DART: Diffusion-Inspired Speculative Decoding for Fast LLM Inference

DART: Diffusion-Inspired Speculative Decoding for Fast LLM Inference
Notice: This research summary and analysis were automatically generated using AI technology. For absolute accuracy, please refer to the [Original Paper Viewer] below or the Original ArXiv Source.

Speculative decoding is an effective and lossless approach for accelerating LLM inference. However, existing widely adopted model-based draft designs, such as EAGLE3, improve accuracy at the cost of multi-step autoregressive inference, resulting in high drafting latency and ultimately rendering the drafting stage itself a performance bottleneck. Inspired by diffusion-based large language models (dLLMs), we propose DART, which leverages parallel generation to reduce drafting latency. DART predicts logits for multiple future masked positions in parallel within a single forward pass based on hidden states of the target model, thereby eliminating autoregressive rollouts in the draft model while preserving a lightweight design. Based on these parallel logit predictions, we further introduce an efficient tree pruning algorithm that constructs high-quality draft token trees with N-gram-enforced semantic continuity. DART substantially reduces draft-stage overhead while preserving high draft accuracy, leading to significantly improved end-to-end decoding speed. Experimental results demonstrate that DART achieves a 2.03x–3.44x wall-clock time speedup across multiple datasets, surpassing EAGLE3 by 30% on average and offering a practical speculative decoding framework. Code is released at https://github.com/fvliang/DART.


💡 Research Summary

The paper introduces DART, a novel speculative decoding framework that dramatically reduces the drafting latency that has become the primary bottleneck in existing speculative decoding methods such as EAGLE3. Traditional speculative decoding works by first having a lightweight draft model generate a block of K future tokens autoregressively, then having the target model verify these tokens in parallel. While the verification step is fast, the draft model’s sequential generation consumes a substantial portion of total inference time (often 20‑40%).

DART draws inspiration from diffusion‑based large language models (dLLMs), which predict multiple masked positions in parallel, but adapts this idea to the strictly causal setting required for speculative decoding. The key technical insight is to reuse the hidden states of the target model (extracted from several intermediate layers) as the input to a single customized Transformer decoder layer that serves as the draft model. After concatenating these hidden representations and a shifted token embedding, DART appends a fixed‑length sequence of tokens (d‑1 masks) to the prefix. A single forward pass of this lightweight layer produces logits for all d future positions simultaneously.
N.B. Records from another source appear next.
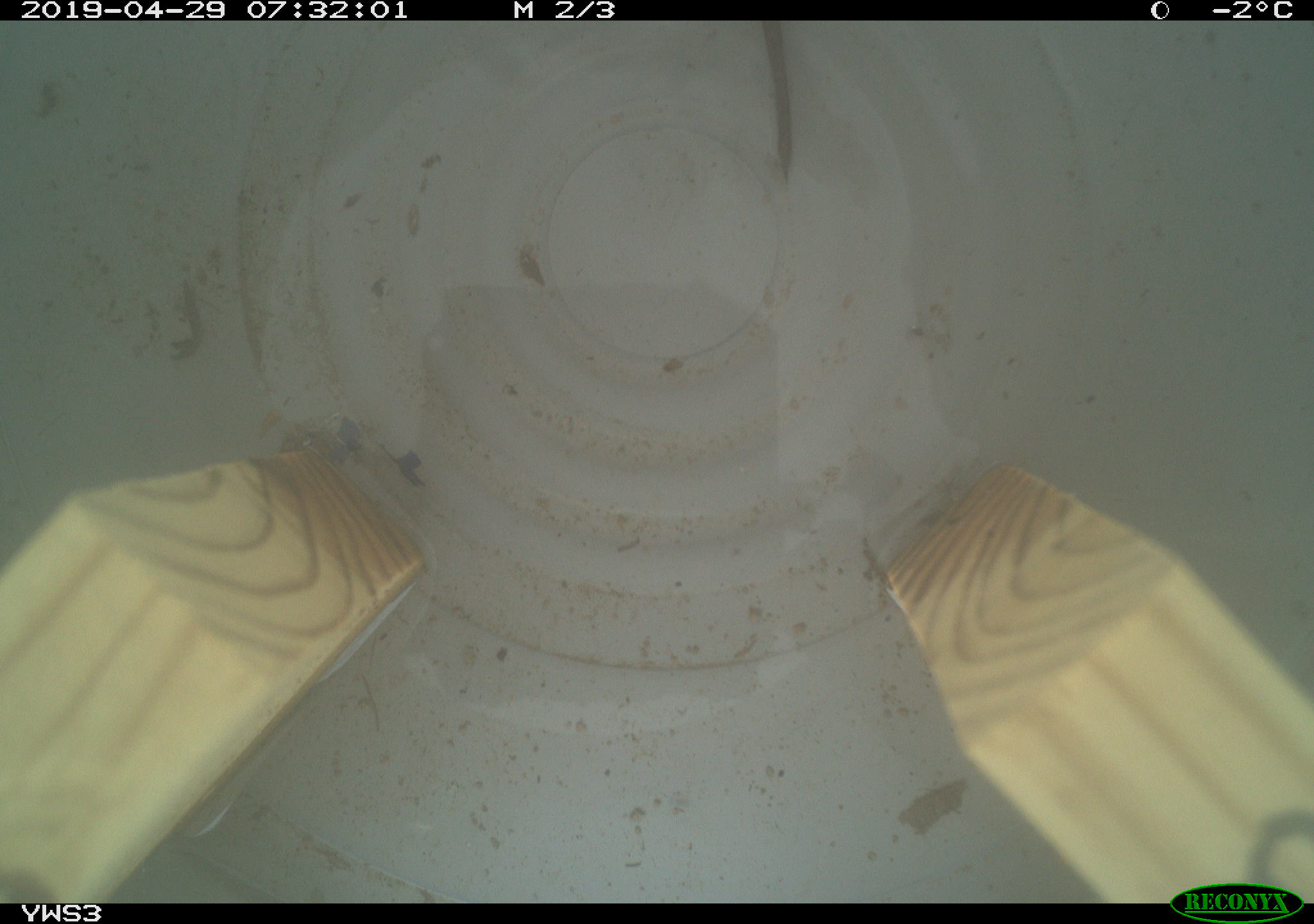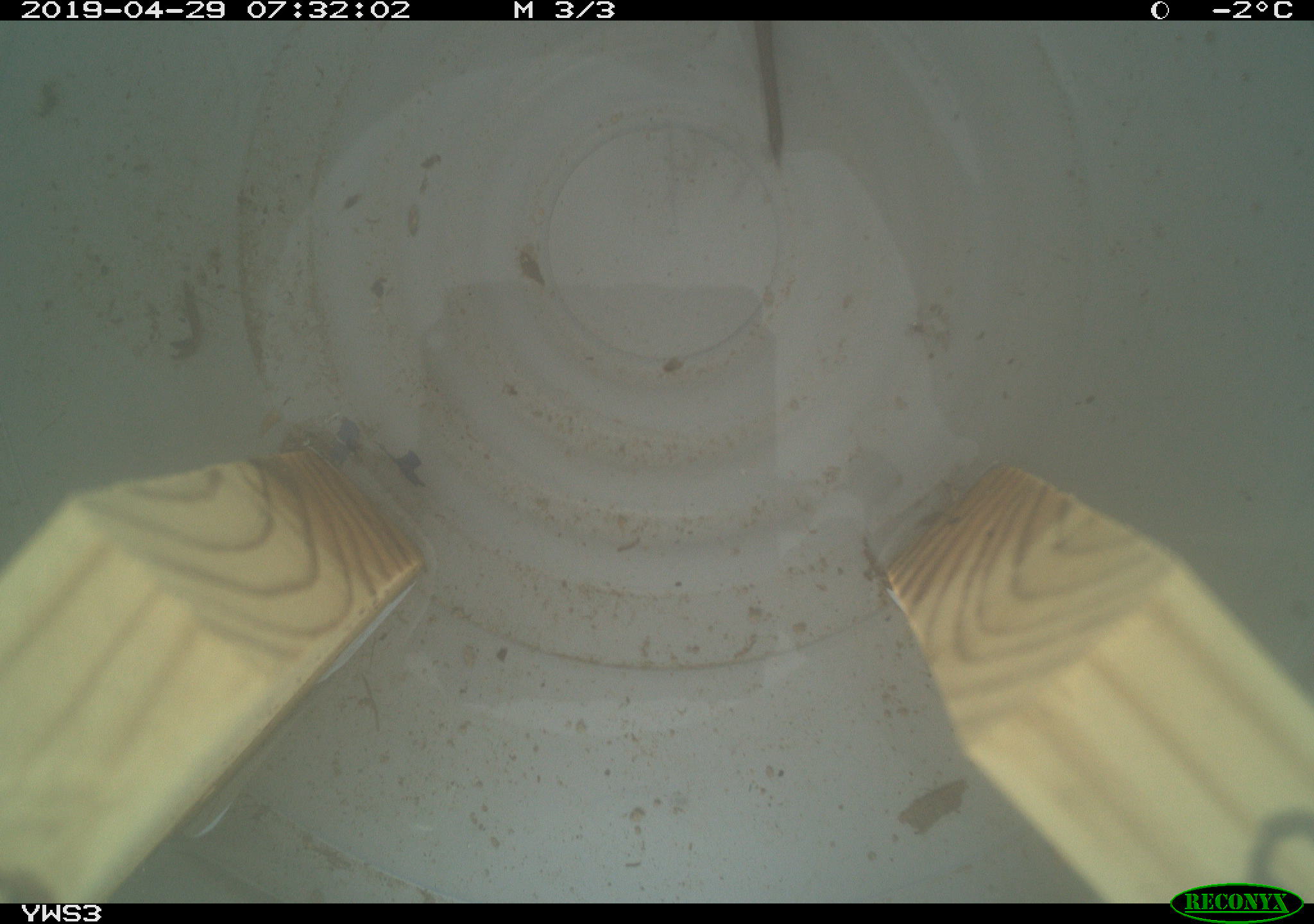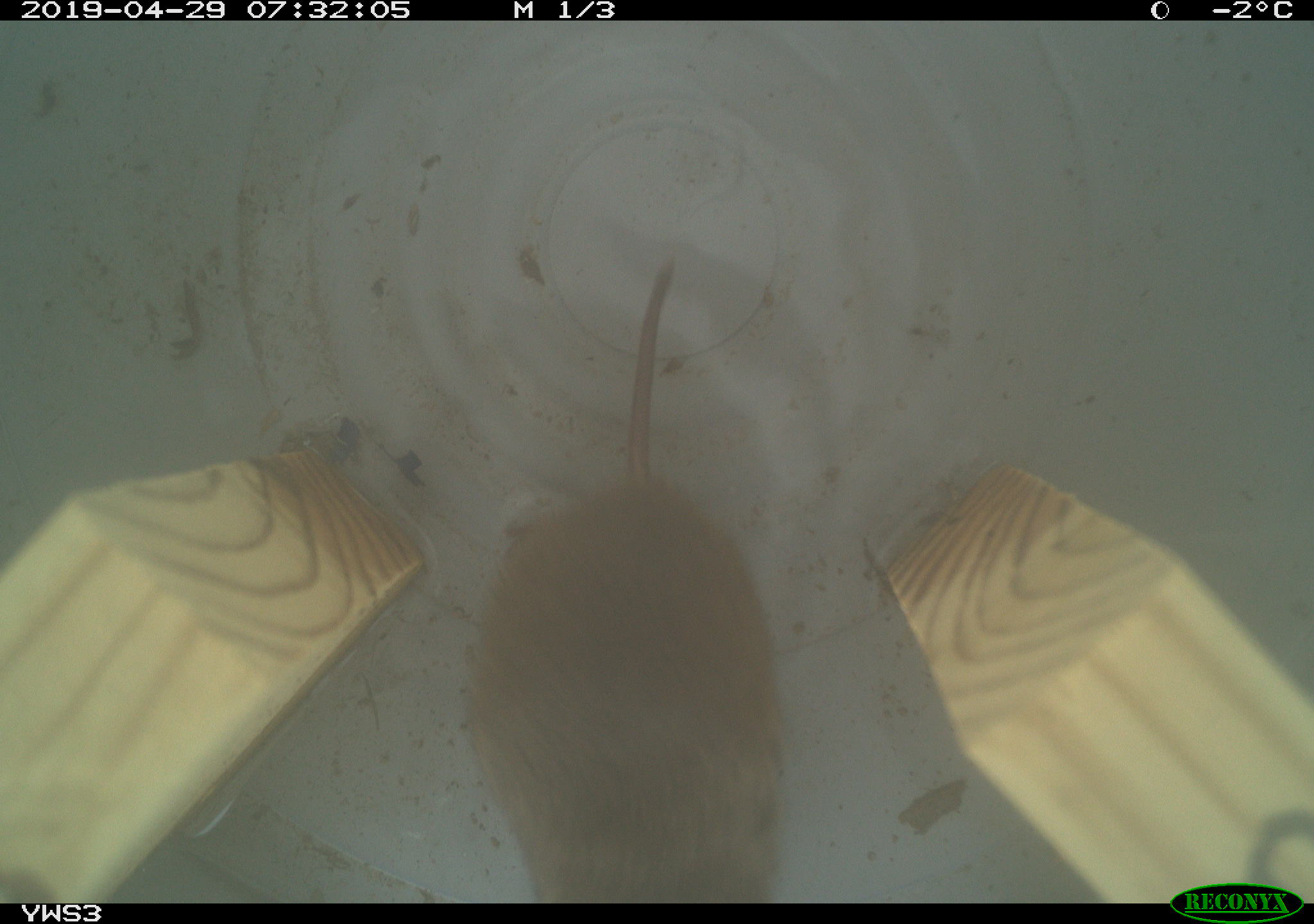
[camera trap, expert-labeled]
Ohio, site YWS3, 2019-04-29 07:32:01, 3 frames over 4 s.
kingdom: Animalia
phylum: Chordata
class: Mammalia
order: Rodentia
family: Cricetidae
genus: Microtus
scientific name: Microtus pennsylvanicus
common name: meadow vole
A “shifted logits prediction” scheme is employed: the logit at each masked position predicts the next token rather than the token at the same position. This shift improves the accuracy of the first drafted token and allows supervision signals at every position during training. Because parallel logits generate an exponentially large combinatorial space of possible token continuations, DART introduces an efficient tree‑pruning algorithm that leverages an N‑gram continuity model. For each position, top‑k candidate tokens are selected, and the N‑gram model filters out sequences that would break local continuity, dramatically reducing the search space while preserving high‑quality drafts. The resulting draft token tree is then verified by the target model using a “Tree Attention” mechanism that checks all candidates in a single pass, preserving the exact rejection‑based acceptance guarantees of speculative decoding.

Experimental evaluation spans Qwen3 and LLaMA2 families (1.7B to 32B parameters) across diverse benchmarks, including code generation, general text, and dialogue. DART achieves a 2.03×‑3.44× speedup over standard autoregressive decoding and outperforms EAGLE3 by an average of 30%. Drafting forward latency is reduced by up to 6.8×, while the average acceptance length τ remains comparable or slightly higher than prior methods. Notably, on code‑centric workloads DART delivers up to a 65% additional acceleration under the same target model settings.

The contributions are threefold: (1) a lightweight diffusion‑style drafting component that eliminates autoregressive rollouts by predicting multiple future logits in parallel using only a single added layer; (2) a continuity‑aware N‑gram tree‑pruning strategy that efficiently navigates the exponential candidate space without sacrificing draft quality; (3) a comprehensive empirical demonstration that the reduced drafting overhead translates into substantial end‑to‑end inference speedups across multiple model scales and tasks.

Limitations include the dependence on the chosen draft length d (larger d increases pruning cost), reliance on the quality of the N‑gram model, and the tight coupling with the target model’s hidden states, which may hinder use cases where a fully independent draft model is desired. Future work is suggested on dynamic draft length adaptation, more expressive continuity models (e.g., Transformer‑based N‑gram), multi‑GPU scaling, and further pipeline optimizations.

In summary, DART successfully adapts the parallel generation paradigm of diffusion models to the causal constraints of speculative decoding, delivering a practical, high‑performance solution that overcomes the drafting latency bottleneck while maintaining exact output fidelity.